Instructions for the task:
Copy the forum thread between "I seem to be" and "Thanks in advance.", inclusive, switching "refitting" to "signature fitting".
======== Provided text
Is it a bug or is it not possible to use SigProfilerSingleSample with a VCF to refit against other signatures than the ones used by default?

radh1ka commented 3 years ago

I seem to be having the same issue did you manage to fix this ?

Marozi2 commented 3 years ago

Hello,

No sorry. I gave up trying to fix this. When needed, I do the refitting on 2013 signatures by creating a mutational catalog myself instead of using a vcf. Please, let me know if you find a solution.

Sonia-Bedi commented 3 years ago

Hi Marozi2, I just started working with SigprofilerExtractor, I was wondering how to create a mutational catalogue of my samples? Could you help me out please. Thanks in advance.

Marozi2 commented 3 years ago

Hi Sonia-Bedi, I'm not sure there is a public tool to convert a vcf in mutational catalog. I did it myself. I start with the output vcf from my SNPs caller. I first isolate the SNPs and get the trinucleotide context for each SNPs. Then I make a file with 3 columns: Trinucleotide REF ALT. From that file, I remove indels then convert purines bases in pyrimidines because the tool take care only of the pyrimidines (well explained here). After that, I compute the number of each SNPs in each trinucleotide context and then it's a matter of formatting the file to have a proper mutational catalog for the tool.

Sonia-Bedi commented 3 years ago

Thank you @Marozi2 for your reply. This sounds like a big task. I am still in search of a way to transform my vcf file either into the acceptable format which SigProfilerExtractor accepts or transform it into mutational catalogue. If I dont find any solution, will just follow what you did.
================
======== Data excerpts
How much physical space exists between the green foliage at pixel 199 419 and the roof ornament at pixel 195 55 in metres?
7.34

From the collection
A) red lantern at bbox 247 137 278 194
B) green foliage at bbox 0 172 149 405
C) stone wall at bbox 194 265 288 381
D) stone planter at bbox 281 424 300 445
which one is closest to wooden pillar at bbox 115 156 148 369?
================
======== Data excerpts
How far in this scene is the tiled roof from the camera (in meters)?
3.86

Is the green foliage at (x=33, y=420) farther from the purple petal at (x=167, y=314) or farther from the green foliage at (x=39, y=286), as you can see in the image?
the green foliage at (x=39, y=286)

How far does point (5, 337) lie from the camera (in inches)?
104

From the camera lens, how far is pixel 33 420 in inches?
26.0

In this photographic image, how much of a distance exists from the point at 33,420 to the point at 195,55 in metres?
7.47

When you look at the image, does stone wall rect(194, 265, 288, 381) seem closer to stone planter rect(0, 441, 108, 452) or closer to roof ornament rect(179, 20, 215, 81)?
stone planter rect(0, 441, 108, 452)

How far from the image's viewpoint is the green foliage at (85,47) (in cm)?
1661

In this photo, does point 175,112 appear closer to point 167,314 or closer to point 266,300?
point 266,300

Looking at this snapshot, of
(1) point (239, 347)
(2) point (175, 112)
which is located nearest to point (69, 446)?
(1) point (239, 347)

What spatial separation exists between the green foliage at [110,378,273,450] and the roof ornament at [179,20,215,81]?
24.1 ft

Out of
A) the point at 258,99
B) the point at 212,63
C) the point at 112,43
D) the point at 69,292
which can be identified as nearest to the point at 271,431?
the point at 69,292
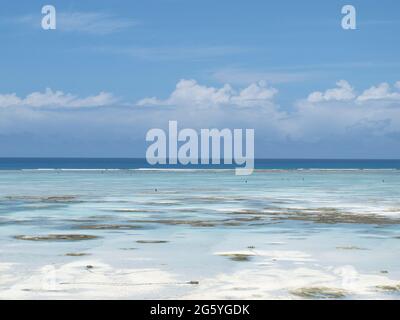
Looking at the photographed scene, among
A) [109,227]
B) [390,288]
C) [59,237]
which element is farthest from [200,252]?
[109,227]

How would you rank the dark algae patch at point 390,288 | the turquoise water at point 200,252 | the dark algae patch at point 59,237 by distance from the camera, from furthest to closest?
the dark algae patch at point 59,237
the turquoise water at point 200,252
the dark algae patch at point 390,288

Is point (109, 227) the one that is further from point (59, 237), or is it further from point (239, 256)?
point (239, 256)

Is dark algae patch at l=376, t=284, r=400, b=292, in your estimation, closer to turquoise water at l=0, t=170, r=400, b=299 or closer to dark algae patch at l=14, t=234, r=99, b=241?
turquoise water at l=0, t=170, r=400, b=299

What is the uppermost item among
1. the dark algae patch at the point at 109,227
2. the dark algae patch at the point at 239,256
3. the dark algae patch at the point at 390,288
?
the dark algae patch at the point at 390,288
================
Result of the task:
I seem to be having the same issue did you manage to fix this ?

Marozi2 commented 3 years ago

Hello,

No sorry. I gave up trying to fix this. When needed, I do the signature fitting on 2013 signatures by creating a mutational catalog myself instead of using a vcf. Please, let me know if you find a solution.

Sonia-Bedi commented 3 years ago

Hi Marozi2, I just started working with SigprofilerExtractor, I was wondering how to create a mutational catalogue of my samples? Could you help me out please. Thanks in advance.